---------- TEXT EXCERPT

WHITE HOUSE WELCOME
While most of the team took a flight from Chicago back home to enjoy the remaining weeks, Baker joined Lydia Colasante, Shea Dolce and Emma LoPinto on a plane headed for Washington, D.C.
On Sunday, the quartet of Boston College stars were honored at the White House along with approximately 40 other collegiate programs that won national championships in the 2023-24 school year.
“It was a huge event,” she said. “We got to see a little bit of the White House inside, and then they took us outside. It was a big lawn party.”
For Baker, the middie from Ithaca, N.Y., it was just another moment in the summer of a lifetime. She’s been part of a national championship run that concluded on May 26, made the U.S. U20 final roster in July and will serve as a captain of the team.
She hadn’t entertained the thought that she’d be leading a group of talented women in the most unique lacrosse experience she’s had, but Baker said she’s ready for the challenge.
“It’s a disposition, in order to make this team, you have to have it,” she said. “I was a little bit surprised, a little bit excited. I know being one of the older girls on this team and going through this process, previously with the U18 and U16 Select teams with Maddie and Brigid, it’s just incredible to be named alongside them.”

--------------------

◆ **REQUIRED ACTION**:
Copy word for word the part of the White House visit article starting at "On Sunday, the" and ending at "for the challenge.".

---------- EXTRACTED INFORMATION

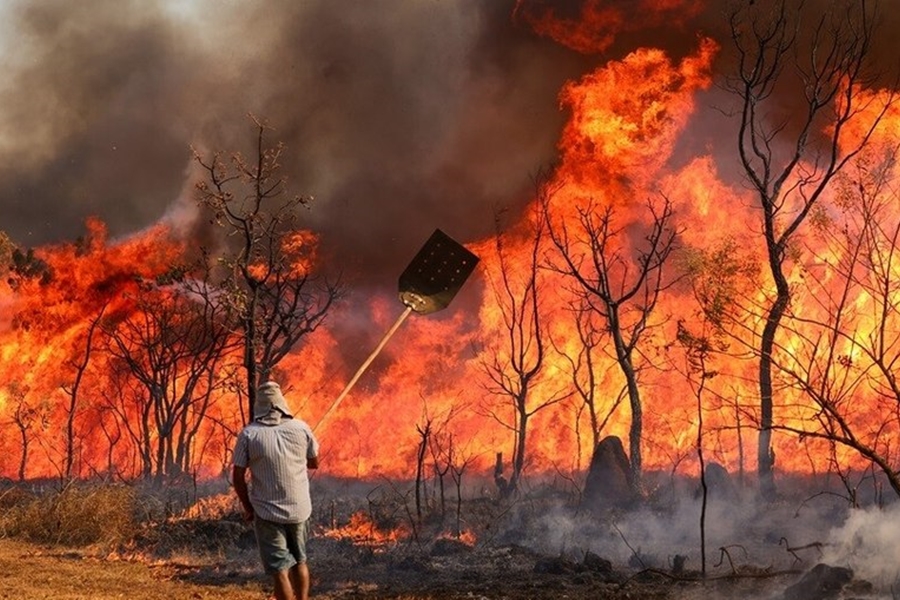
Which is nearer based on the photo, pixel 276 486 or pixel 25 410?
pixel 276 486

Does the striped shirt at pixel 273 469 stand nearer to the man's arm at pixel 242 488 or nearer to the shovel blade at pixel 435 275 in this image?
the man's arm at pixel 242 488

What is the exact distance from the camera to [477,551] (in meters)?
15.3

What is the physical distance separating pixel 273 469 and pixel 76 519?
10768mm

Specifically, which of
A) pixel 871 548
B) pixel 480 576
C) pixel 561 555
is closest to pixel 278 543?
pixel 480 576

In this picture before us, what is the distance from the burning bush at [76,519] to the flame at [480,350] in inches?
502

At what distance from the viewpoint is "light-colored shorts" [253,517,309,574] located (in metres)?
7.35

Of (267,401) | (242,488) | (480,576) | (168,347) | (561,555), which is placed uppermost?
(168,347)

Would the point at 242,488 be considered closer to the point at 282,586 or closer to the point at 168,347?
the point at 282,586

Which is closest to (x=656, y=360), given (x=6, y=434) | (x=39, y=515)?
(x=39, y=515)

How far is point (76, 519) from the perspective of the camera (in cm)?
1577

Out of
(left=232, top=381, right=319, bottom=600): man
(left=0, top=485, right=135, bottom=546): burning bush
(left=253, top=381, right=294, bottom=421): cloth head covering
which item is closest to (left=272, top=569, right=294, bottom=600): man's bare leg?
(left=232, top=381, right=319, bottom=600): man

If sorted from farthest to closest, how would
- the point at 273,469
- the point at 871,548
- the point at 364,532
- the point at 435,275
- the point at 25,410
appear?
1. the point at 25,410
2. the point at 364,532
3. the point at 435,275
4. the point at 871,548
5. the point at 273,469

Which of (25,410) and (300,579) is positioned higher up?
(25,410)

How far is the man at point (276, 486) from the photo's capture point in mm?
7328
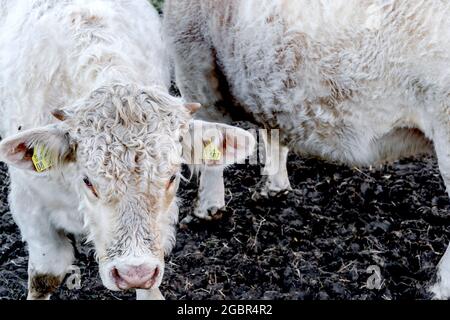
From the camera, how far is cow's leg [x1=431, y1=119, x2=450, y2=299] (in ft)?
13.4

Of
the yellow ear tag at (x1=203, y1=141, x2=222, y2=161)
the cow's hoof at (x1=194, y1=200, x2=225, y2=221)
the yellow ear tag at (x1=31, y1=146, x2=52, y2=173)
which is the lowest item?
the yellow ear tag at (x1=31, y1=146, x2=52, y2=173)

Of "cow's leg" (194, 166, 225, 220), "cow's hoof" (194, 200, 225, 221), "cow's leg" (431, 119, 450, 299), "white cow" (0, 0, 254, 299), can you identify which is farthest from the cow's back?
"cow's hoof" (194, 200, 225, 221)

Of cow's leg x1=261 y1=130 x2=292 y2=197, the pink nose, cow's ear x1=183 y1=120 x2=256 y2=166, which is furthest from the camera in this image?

--------------------
---------- EXTRACTED INFORMATION

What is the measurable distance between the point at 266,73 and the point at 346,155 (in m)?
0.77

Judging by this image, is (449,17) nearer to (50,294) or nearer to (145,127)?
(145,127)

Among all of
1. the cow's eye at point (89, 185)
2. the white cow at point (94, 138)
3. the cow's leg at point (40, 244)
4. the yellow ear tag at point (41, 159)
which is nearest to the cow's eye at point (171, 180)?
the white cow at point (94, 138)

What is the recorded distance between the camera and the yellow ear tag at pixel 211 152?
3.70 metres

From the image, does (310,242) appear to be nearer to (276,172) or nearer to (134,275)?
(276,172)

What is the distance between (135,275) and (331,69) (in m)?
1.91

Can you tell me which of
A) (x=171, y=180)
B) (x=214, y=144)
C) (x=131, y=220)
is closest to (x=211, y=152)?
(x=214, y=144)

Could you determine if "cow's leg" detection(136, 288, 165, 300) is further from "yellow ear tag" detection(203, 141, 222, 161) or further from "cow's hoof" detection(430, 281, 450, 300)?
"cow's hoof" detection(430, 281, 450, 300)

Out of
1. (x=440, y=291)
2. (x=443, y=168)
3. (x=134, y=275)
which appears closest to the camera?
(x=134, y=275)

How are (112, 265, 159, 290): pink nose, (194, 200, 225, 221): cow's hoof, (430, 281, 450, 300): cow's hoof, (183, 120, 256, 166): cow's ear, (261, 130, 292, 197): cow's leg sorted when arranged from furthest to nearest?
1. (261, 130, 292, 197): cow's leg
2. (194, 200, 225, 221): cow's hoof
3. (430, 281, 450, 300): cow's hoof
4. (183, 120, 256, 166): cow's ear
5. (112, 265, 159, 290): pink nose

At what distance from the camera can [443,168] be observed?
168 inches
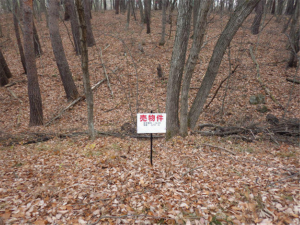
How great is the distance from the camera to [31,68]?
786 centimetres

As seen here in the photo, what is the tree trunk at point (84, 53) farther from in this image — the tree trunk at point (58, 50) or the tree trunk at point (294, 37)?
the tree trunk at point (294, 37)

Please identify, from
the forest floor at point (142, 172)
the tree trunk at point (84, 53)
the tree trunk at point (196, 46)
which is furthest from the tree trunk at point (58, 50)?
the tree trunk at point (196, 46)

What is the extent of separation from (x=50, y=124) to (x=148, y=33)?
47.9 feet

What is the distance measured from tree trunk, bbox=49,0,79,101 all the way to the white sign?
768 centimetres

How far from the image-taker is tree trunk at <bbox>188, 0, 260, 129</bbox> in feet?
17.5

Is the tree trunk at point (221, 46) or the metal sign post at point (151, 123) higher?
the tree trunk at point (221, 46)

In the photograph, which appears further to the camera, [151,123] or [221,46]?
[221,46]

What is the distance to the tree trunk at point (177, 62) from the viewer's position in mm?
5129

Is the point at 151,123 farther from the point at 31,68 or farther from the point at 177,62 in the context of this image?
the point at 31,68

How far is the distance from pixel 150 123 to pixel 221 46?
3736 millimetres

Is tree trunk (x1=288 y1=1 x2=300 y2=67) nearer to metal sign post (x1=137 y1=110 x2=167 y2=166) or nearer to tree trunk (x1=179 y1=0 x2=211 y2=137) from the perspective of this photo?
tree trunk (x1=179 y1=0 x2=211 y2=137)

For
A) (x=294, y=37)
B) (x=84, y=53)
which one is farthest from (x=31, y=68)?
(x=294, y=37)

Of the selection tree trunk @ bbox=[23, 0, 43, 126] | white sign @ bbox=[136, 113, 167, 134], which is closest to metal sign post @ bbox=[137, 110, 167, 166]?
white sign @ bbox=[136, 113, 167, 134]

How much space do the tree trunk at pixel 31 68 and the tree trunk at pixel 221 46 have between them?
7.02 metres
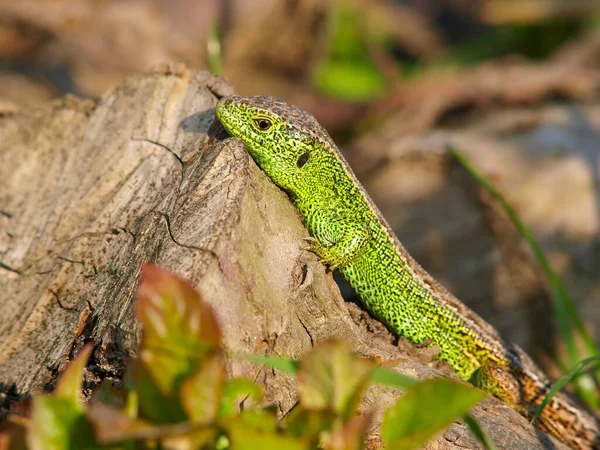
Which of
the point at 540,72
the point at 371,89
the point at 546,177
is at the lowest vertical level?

--------------------
---------- EXTRACTED INFORMATION

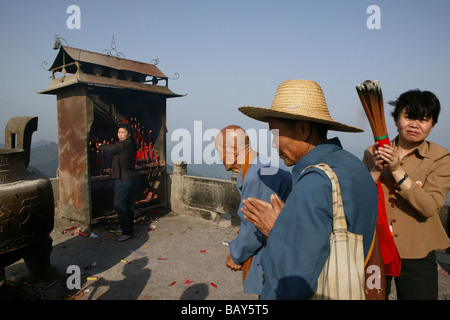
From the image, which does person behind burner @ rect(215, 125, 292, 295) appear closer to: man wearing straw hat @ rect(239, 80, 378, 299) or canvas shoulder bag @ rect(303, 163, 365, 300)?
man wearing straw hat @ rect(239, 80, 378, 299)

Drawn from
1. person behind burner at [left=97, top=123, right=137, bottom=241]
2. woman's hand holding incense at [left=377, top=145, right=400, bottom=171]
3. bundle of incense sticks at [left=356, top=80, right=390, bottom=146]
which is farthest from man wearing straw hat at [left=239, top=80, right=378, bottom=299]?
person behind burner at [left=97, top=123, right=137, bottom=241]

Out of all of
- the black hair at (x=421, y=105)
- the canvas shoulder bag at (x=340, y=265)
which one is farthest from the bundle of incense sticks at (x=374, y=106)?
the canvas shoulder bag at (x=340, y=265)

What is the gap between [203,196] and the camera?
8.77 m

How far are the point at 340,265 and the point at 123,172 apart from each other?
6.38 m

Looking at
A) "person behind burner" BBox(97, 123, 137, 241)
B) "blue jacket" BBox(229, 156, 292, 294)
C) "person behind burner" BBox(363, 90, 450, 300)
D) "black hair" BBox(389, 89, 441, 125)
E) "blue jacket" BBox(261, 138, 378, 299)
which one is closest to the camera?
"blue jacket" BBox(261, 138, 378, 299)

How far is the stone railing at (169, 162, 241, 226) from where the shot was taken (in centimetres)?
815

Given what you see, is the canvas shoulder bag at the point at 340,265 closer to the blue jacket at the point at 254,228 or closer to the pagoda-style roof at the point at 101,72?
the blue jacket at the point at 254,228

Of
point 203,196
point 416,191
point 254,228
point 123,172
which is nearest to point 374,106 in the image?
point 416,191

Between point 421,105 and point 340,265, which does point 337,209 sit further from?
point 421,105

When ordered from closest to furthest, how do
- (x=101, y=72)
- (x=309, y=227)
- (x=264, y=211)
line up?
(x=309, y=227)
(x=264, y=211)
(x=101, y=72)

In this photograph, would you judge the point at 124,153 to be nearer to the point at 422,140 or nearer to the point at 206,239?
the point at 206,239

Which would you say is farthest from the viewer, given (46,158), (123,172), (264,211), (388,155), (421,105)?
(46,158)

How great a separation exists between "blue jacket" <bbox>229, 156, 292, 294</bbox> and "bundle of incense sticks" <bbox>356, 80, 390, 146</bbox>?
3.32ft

--------------------

◆ **TASK ANSWER**:
On Sunday, the quartet of Boston College stars were honored at the White House along with approximately 40 other collegiate programs that won national championships in the 2023-24 school year.
“It was a huge event,” she said. “We got to see a little bit of the White House inside, and then they took us outside. It was a big lawn party.”
For Baker, the middie from Ithaca, N.Y., it was just another moment in the summer of a lifetime. She’s been part of a national championship run that concluded on May 26, made the U.S. U20 final roster in July and will serve as a captain of the team.
She hadn’t entertained the thought that she’d be leading a group of talented women in the most unique lacrosse experience she’s had, but Baker said she’s ready for the challenge.